* [PROBLEM DESCRIPTION] Copy the entire listing, down to the final line, exactly.

***** GIVEN DATA

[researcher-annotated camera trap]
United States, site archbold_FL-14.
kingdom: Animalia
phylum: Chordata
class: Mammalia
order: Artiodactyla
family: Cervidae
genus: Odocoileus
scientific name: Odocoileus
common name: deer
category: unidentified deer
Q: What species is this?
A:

**********

* [RESPONSE AREA]
[researcher-annotated camera trap]
United States, site archbold_FL-14.
kingdom: Animalia
phylum: Chordata
class: Mammalia
order: Artiodactyla
family: Cervidae
genus: Odocoileus
scientific name: Odocoileus
common name: deer
category: unidentified deer
Q: What species is this?
A:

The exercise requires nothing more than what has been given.